Just as Canada – the “True North Strong and Free” – perceives the North Pole to be rightfully Canadian, Russia views the North Pole as part of its own legitimate territory. The recent journey of the Olympic torch to the North Pole on board the Russian icebreaker 50 Let Pobedy clearly inscribed the top of the world into the Russian geo-body, particularly since the rest of the relay is taking place within Russia’s national boundaries. The North Pole (and equally outer space) were therefore not so much international stops along the relay as domestic stops. Denmark has a dog in the fight for the North Pole, too, but since the country would be claiming the Lomonosov Ridge through Greenland, which is becoming more independent every year, and since Denmark is already so small, the Danish territorial imperative to ensuring that the North Pole ends up with a red and white crossed flag on top is actually weaker.

The day after Canada made public its claims to its continental shelf in the Arctic, Putin announced in televised remarks at a meeting of the Defense Ministry Board, “I would like you to devote special attention to deploying infrastructure and military units in the Arctic.” He also discussed the government’s plans to rebuild runways on the Novosibirsk Archipelago (New Siberian Islands), abutting the Northern Sea Route between the Laptev and East Siberian Seas. Putin argued that these islands “have key meaning for the control of the situation in the entire Arctic region.” These plans were initially released in September 2013, and the meeting, too, had been scheduled long before John Baird’s announcement. Yet the gathering of the Defense Ministry Board provided an opportune moment for Putin, who has even more of a penchant for showboating in the Arctic than Stephen Harper, to respond publicly to Canada’s statements about the North Pole. He would not miss a chance to let anyone forget that Russia is continuing to beef up its presence up north – even as the countries work together in the Arctic Council.

Map of New Siberian Islands. (c) topwar.ru
Map of New Siberian Islands. (c) topwar.ru

Putin is correct in saying that the New Siberian Islands are important. They, along with other bottlenecks in the Arctic such as the Bering Strait and the GIUK (Greenland-Iceland-UK) Gap, are in fact more strategic for controlling the region than the remote North Pole in the middle of the ocean. We should therefore pay attention to state actions in and around these bottlenecks rather than to political posturing for more arbitrary points on the map.
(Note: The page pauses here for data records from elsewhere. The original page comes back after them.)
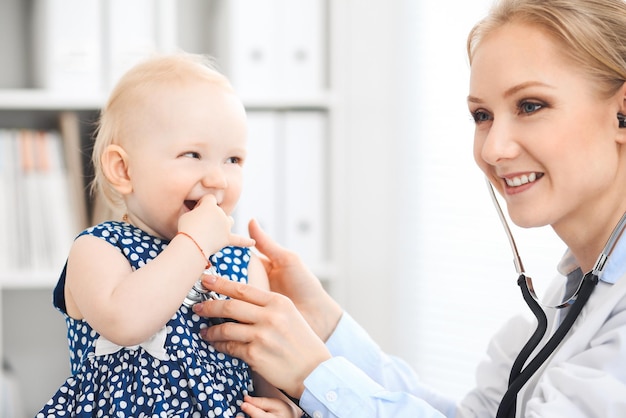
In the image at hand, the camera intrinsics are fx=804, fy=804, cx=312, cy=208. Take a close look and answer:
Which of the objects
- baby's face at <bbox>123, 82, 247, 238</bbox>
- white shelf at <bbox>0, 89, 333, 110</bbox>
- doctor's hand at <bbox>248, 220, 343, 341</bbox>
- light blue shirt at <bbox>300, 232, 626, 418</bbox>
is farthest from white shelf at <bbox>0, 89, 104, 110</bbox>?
light blue shirt at <bbox>300, 232, 626, 418</bbox>

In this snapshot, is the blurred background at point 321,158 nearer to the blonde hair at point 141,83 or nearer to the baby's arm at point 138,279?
the blonde hair at point 141,83

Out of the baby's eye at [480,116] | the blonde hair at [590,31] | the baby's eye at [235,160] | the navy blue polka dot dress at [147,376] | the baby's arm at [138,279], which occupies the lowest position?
the navy blue polka dot dress at [147,376]

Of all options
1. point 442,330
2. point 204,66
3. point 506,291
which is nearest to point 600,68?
point 204,66

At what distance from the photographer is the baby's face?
1.19 metres

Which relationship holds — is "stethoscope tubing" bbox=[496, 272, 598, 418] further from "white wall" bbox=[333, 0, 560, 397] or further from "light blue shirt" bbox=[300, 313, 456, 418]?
"white wall" bbox=[333, 0, 560, 397]

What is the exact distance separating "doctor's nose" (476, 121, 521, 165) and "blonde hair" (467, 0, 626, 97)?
135 mm

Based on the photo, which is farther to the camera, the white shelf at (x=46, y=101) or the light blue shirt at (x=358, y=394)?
the white shelf at (x=46, y=101)

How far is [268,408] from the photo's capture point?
1185mm

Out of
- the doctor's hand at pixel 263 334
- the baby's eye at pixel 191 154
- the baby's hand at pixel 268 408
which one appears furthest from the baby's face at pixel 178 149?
the baby's hand at pixel 268 408

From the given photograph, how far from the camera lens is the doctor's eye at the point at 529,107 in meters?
1.18

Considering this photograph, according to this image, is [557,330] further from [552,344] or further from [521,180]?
[521,180]

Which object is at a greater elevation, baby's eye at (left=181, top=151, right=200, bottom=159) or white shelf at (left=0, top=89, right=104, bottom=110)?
white shelf at (left=0, top=89, right=104, bottom=110)

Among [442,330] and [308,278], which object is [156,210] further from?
[442,330]

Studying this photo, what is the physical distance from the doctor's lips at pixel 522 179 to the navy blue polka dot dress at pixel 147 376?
51cm
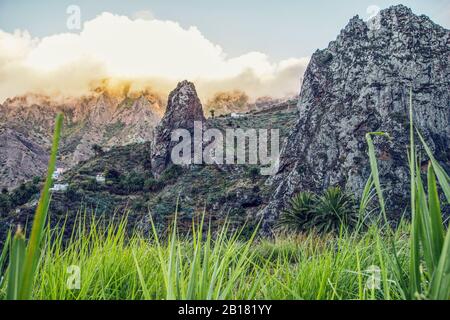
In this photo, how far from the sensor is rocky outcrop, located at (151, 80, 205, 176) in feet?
197

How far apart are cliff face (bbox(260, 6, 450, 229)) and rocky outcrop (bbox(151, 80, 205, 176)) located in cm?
2060

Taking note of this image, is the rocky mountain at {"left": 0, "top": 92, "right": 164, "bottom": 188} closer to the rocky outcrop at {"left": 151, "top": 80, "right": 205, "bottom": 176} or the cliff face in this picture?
the rocky outcrop at {"left": 151, "top": 80, "right": 205, "bottom": 176}

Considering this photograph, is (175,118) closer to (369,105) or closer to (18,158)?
(18,158)

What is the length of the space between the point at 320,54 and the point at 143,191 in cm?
2427

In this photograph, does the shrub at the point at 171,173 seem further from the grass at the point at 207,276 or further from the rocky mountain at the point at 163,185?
the grass at the point at 207,276

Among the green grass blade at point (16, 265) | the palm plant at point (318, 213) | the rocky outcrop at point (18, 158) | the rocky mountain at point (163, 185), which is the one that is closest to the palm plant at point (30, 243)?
the green grass blade at point (16, 265)

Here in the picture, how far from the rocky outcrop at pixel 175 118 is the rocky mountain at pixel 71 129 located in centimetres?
657

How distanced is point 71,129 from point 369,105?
118ft

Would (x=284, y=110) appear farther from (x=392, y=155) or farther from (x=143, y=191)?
(x=392, y=155)

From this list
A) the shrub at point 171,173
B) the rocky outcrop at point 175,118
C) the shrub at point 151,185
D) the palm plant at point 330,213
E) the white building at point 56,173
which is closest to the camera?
Answer: the white building at point 56,173

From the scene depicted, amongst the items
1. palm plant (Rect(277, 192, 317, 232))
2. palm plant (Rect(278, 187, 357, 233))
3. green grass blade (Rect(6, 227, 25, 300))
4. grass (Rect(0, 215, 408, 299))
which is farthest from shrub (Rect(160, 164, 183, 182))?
green grass blade (Rect(6, 227, 25, 300))

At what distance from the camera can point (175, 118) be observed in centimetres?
6456

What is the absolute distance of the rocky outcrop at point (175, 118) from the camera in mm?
60062

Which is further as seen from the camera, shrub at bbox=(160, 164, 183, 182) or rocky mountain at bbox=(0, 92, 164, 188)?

Still, Russia and Canada will continue to wage a war of words over the North Pole, which holds an immense amount of symbolism for the never-ending project of constructing the national geo-body in both countries. The pursuit of the North Pole is therefore not about oil or minerals. It’s about territory and identity.

Sources

[1] Blinnikov, M. (2011). A Geography of Russia and Its Neighbors. New York: The Guilford Press. p. 11.

[2] Tester, F. and Kulchyski, P. (1994). Tammarniit (Mistakes): Inuit Relocation in the Eastern Arctic, 1939-1963. Vancouver: UBC Press. p. 114.